» PROBLEM DESCRIPTION:
Carry on the article about Meloni's cabinet press conference and Italy's economic troubles, picking up right after its last sentence.

» SUPPLIED PASSAGE:

*****

A cabinet press conference on Tuesday produced a cluster of significant economic signals. The prime minister recalibrated her defence ambitions in the face of economic headwinds, there is a targeted fuel tax cut in the works, and a damning assessment from Italy’s national statistics office. Add to that a sharp rebuke from Brussels over suggestions Italy might walk away from EU budget rules and it’s not a pretty picture.
Giorgia Meloni told reporters on Tuesday that defence spending, long presented as a non-negotiable commitment of her government, would have to yield to other pressing priorities, at least for now.
“I haven’t changed my mind on the issue of defence spending,” she said. “I take responsibility for it because I know it’s not a very popular issue. However, I think responsible people should also do what’s right, not just what’s immediately popular.” But, she added, defence remains “an absolute priority” only “not in the current context,” in which she must prioritise “what’s happening on the economic level, because if I no longer have a nation, there’s no need for me to defend it.”
The concession reflects the growing squeeze on Italy’s public finances as the Iran war continues to roil global markets and the country faces the twin pressures of sluggish growth and EU fiscal constraints. “Maybe we won’t do everything we could have done or should have done,” Meloni said. “Let’s try to make ends meet based on priorities.”
NATO has long pressed member states to reach the two percent of GDP spending target on defence, and the alliance’s current push has been for members to commit to three percent. Italy had previously signalled willingness to move in that direction. Tuesday’s remarks suggest the timetable has slipped considerably.
A targeted fuel tax cut
Meloni also indicated that the government is considering a further extension of excise tax cuts on fuel, but with a different design from previous rounds.
“We are considering a further extension of the excise tax cut, which could be shorter than previous ones,” she said. Meloni added that it would “no longer be horizontal.” Diesel, she explained, had seen a more significant price increase than petrol, and the cut “could impact diesel more than gasoline, for a better distributed impact.”

*****

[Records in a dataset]

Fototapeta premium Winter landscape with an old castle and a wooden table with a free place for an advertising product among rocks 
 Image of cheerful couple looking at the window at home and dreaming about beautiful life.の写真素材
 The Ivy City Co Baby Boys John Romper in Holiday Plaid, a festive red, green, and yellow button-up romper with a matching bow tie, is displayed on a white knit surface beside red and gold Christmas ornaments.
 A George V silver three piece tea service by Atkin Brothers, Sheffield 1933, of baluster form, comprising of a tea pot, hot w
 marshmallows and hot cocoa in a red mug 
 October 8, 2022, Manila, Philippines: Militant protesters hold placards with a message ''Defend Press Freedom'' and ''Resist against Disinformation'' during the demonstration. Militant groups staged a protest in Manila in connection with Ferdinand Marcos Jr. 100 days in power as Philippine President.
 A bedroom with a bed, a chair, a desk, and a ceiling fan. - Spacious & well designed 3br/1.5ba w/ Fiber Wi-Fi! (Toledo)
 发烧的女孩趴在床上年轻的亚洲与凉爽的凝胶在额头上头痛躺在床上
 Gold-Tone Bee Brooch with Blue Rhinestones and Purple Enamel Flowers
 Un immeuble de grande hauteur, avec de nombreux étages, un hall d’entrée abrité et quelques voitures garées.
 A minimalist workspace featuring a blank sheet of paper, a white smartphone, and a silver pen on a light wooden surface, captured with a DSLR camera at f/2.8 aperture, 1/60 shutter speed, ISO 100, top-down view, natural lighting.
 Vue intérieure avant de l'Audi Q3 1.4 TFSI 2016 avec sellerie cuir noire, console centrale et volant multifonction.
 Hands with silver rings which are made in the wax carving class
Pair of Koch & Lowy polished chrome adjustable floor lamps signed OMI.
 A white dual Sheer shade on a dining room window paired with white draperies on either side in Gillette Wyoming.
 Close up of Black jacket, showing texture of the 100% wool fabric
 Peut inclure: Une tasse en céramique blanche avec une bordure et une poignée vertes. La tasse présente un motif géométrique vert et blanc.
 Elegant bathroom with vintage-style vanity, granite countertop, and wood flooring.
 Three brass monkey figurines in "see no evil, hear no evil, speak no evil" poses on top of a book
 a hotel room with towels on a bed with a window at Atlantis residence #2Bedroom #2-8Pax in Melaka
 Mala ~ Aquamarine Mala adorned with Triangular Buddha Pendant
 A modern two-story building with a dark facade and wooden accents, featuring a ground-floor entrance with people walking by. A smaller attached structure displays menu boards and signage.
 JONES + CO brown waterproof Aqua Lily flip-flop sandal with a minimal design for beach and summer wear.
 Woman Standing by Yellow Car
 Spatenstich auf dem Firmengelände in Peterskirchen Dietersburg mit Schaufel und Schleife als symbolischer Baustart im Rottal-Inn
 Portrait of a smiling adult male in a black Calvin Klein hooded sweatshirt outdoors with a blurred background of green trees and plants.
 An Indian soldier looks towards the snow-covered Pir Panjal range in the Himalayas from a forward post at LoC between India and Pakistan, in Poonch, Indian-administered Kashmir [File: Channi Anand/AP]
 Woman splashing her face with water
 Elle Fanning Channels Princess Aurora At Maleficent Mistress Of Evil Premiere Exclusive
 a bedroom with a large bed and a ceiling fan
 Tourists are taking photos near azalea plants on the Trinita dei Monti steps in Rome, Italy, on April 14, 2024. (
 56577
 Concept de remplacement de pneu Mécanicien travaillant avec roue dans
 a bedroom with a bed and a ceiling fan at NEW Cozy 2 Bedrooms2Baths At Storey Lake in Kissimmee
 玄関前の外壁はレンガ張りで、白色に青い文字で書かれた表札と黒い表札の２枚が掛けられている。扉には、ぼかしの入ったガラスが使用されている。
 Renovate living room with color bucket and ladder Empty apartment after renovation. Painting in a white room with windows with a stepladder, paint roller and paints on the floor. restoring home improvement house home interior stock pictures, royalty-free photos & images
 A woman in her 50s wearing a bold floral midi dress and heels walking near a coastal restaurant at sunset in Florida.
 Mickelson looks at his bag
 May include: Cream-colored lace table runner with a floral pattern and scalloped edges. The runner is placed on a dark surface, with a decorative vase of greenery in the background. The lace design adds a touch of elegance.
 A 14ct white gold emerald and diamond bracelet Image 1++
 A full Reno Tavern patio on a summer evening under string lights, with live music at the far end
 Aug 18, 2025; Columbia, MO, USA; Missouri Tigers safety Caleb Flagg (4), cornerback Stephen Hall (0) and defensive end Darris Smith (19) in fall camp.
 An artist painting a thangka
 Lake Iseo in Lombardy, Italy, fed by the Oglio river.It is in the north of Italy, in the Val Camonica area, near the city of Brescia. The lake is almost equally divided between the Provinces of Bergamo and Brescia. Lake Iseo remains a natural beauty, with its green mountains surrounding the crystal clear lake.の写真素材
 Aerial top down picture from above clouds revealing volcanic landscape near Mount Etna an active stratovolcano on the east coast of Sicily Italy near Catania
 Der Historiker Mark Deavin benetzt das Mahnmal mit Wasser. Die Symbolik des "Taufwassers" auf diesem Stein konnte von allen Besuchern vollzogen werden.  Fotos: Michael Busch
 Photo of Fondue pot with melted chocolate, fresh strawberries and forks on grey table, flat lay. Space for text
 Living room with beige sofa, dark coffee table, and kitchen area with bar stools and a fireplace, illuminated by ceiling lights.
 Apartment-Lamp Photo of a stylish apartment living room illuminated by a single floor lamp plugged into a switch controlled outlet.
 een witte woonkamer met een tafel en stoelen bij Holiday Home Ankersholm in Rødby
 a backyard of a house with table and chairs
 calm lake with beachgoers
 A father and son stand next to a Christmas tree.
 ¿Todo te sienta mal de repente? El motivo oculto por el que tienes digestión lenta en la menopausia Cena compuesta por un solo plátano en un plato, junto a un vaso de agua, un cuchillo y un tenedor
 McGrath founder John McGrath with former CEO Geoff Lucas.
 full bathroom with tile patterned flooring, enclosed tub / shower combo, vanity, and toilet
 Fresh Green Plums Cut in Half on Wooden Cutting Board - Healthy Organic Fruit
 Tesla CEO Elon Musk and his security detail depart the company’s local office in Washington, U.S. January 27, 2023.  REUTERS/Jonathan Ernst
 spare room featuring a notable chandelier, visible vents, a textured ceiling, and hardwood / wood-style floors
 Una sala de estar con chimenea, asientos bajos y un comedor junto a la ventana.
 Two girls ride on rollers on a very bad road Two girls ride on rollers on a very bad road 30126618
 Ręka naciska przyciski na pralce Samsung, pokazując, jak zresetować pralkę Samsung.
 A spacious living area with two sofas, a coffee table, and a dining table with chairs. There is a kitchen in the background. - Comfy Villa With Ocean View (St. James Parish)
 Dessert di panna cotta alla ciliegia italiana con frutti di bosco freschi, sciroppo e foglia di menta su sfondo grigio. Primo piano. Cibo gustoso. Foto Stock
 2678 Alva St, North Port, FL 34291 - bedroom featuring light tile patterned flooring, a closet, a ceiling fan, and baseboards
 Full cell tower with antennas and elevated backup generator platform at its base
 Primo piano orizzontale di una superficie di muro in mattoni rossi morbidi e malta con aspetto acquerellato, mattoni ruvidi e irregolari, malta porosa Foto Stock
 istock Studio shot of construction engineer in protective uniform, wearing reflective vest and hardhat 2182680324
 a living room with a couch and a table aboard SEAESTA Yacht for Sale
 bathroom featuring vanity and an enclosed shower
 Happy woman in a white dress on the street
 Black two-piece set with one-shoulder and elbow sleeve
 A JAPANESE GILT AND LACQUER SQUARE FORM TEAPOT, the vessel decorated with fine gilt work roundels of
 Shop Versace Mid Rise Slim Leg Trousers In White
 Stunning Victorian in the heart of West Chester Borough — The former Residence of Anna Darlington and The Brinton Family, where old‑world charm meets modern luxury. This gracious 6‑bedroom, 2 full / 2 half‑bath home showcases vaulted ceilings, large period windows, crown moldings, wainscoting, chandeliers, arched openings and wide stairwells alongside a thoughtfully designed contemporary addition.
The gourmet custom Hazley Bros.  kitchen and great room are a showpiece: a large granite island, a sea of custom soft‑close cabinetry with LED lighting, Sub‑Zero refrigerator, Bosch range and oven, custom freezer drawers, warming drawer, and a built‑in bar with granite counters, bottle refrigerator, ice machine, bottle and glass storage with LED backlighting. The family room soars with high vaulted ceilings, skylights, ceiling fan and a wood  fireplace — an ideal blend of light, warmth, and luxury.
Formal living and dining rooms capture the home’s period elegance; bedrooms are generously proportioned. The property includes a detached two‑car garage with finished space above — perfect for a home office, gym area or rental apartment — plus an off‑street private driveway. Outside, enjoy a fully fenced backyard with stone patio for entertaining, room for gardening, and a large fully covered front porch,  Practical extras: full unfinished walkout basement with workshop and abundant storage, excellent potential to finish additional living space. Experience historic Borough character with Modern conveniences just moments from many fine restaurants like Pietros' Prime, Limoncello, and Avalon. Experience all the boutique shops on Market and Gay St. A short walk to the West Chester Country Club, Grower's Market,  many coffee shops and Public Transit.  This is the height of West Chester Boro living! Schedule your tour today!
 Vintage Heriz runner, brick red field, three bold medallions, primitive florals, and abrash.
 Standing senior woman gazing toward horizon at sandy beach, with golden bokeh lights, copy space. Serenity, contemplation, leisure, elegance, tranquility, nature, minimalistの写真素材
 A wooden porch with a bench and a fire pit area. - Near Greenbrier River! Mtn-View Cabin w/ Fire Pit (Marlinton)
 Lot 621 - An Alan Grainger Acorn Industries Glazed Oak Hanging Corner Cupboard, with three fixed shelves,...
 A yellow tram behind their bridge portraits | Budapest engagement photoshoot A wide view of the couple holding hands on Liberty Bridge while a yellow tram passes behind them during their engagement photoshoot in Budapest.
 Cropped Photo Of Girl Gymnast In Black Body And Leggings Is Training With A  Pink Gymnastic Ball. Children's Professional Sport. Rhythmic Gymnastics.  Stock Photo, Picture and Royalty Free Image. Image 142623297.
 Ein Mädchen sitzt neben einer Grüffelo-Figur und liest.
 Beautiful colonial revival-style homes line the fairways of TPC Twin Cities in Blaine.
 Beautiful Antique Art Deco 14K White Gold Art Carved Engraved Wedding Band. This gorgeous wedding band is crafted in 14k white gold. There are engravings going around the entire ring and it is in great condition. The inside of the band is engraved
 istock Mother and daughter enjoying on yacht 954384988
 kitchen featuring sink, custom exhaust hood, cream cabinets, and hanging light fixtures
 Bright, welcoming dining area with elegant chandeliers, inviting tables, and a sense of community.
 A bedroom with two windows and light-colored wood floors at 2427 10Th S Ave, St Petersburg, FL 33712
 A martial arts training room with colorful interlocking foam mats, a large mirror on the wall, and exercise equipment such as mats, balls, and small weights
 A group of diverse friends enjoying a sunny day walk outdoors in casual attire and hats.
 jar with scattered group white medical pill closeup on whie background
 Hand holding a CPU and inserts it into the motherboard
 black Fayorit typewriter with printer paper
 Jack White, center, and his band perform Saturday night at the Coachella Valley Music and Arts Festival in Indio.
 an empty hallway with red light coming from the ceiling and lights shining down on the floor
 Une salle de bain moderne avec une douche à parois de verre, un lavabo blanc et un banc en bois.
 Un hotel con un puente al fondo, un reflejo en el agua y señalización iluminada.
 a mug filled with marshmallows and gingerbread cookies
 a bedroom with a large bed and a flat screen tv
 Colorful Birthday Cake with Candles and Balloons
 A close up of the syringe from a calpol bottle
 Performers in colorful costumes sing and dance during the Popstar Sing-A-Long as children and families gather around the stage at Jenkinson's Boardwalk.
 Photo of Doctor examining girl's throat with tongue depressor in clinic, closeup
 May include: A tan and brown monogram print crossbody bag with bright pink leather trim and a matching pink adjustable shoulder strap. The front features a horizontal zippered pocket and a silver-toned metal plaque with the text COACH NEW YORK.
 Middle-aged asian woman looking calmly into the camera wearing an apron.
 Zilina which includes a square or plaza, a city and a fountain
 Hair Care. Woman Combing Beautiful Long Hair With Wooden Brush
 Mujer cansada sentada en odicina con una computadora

*****

» TASK RESPONSE:
The shift toward a diesel-weighted, time-limited intervention reflects both the fiscal constraints the government is operating under and the particular exposure of hauliers, farmers and rural households to diesel price rises. The precise timing, she said, had not yet been finalised: “We are following the negotiating table. We are trying to stay fairly close to the evolution of the situation.”
Istat: Economy cooling and purchasing power eroded
The government’s economic balancing act is being complicated by sobering data from Italy’s national statistics agency, Istat. The organisation’s president, Francesco Maria Chelli, delivered a notably downbeat assessment to a parliamentary hearing on the government’s DFP economic blueprint on Tuesday.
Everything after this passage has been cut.